The humorless man deflated me. I thought about how mysterious and unaccountable laughter is, and how strange that an incapacity to laugh amounts to a disability. You almost avert your gaze.

Two days later, I happened to meet Frederick Buechner. Buechner, now 74 years old, is one of the few Presbyterian ministers in the world who has a cult following. He is an author of luminous novels, memoirs, sermons. I have long been a member of the Buechner cult. When we met at last, I asked him about a sermon that had changed his life — something he had heard years ago in a church in New York City. Buechner had simply wandered in off the street. The minister, George Buttrick, had spoken of how divinity enters the heart, "amid tears, confession, and great laughter."

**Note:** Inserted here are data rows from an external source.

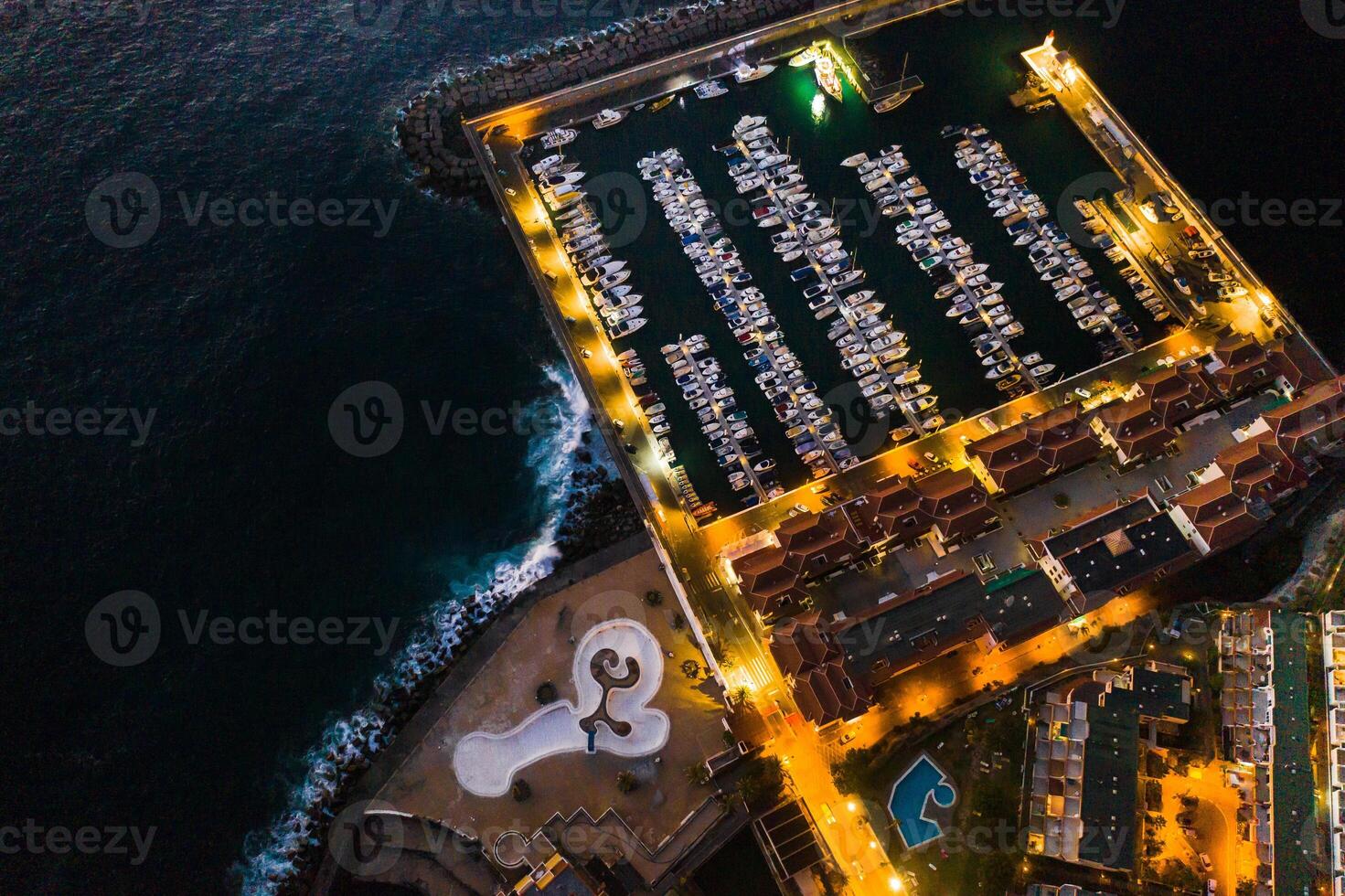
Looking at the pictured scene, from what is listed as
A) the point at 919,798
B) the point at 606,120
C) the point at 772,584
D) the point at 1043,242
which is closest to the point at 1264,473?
the point at 1043,242

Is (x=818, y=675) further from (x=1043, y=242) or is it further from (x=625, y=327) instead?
(x=1043, y=242)

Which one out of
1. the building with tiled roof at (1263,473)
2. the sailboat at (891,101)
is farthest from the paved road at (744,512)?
the sailboat at (891,101)

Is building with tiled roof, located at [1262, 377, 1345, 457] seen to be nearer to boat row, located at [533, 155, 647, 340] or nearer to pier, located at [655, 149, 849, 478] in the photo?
pier, located at [655, 149, 849, 478]

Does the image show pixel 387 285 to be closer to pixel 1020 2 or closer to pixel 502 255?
pixel 502 255

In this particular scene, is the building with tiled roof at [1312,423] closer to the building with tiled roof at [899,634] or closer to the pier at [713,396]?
the building with tiled roof at [899,634]

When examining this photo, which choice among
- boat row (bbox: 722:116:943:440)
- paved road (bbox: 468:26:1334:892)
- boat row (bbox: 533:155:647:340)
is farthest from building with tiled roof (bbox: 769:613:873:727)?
boat row (bbox: 533:155:647:340)

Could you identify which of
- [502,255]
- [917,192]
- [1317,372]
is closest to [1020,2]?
→ [917,192]
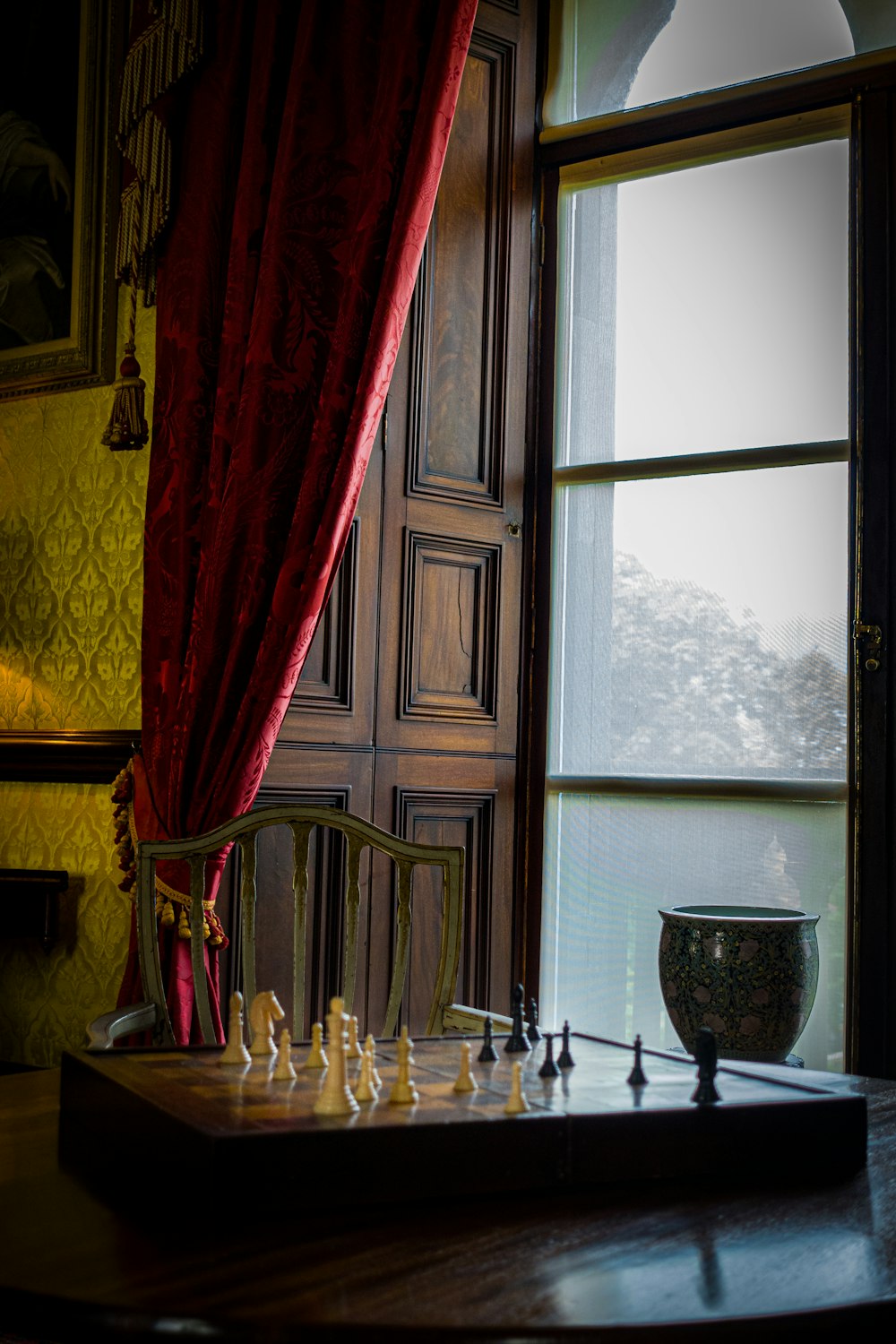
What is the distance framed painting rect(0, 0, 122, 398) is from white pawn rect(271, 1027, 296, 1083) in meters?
2.65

It was the phrase "great laughter" that captivated Buechner. It now fascinated me. Why, at such a moment, would there be "great laughter"? Relief? Some exuberance released by the act of confession? Ecstatic joy? Can you draw a direct causal line from tears, through confession, to great laughter? Laughter about what, exactly? About something in the content of the confession? Was the laughter involuntary? Isn't all laughter involuntary?

The divine comedy: Can it be that God bursts into the heart like a comic — like a hilarious surprise? Grace administered as schtick? Could be. God is a storyteller. Why shouldn't the story be funny?

I wondered if that onset of divinity might have some relationship to the physiology of tickling. I'm serious — if that is the word. The (humorless) physiologist describes laughter as spasmodic, rhythmic, vocalized, expiratory and, when due to tickling, involuntary: Those studying the neural pathways of what is called "the tickle-laughter reflex arc" postulate that tickling results from the simultaneous sensation of both touch and pain — a kind of benign assault, wherein Normality of touch (N) and a prospective Violence of pain (V) suddenly occupy the same space. N + V = H (hilarity).

I don't know. Laughter is one of the mysteries — an out-of-body experience, an exuberant jailbreak of the self: a detonation. In that, laughter resembles sex. Or do I mean sneezing? Anyway, there's an outburst, a blast of something that aspires to ecstasy. But unlike sex, laughter (unless it is bitter, derisive laughter, the weapon of scorn) has a gregarious quality: shared, social. Why not? Comedy originated with phallic pageants in ancient Greece, in which men would caper around wearing immense penises. Lots of laughs.

Buechner did not venture an answer to my question about the meaning of "great laughter." Difficult enough to talk about grace; impossible to explain laughter. We passed on to a discussion of secrets. I thought again of the humorless man I had met, and it struck me his affliction amounted to a form of stupidity. Stupidity, too, is one of the mysteries.

I had a flash in which Henny Youngman turned into Franklin Roosevelt.

Roosevelt said: "Take my wife. Please!"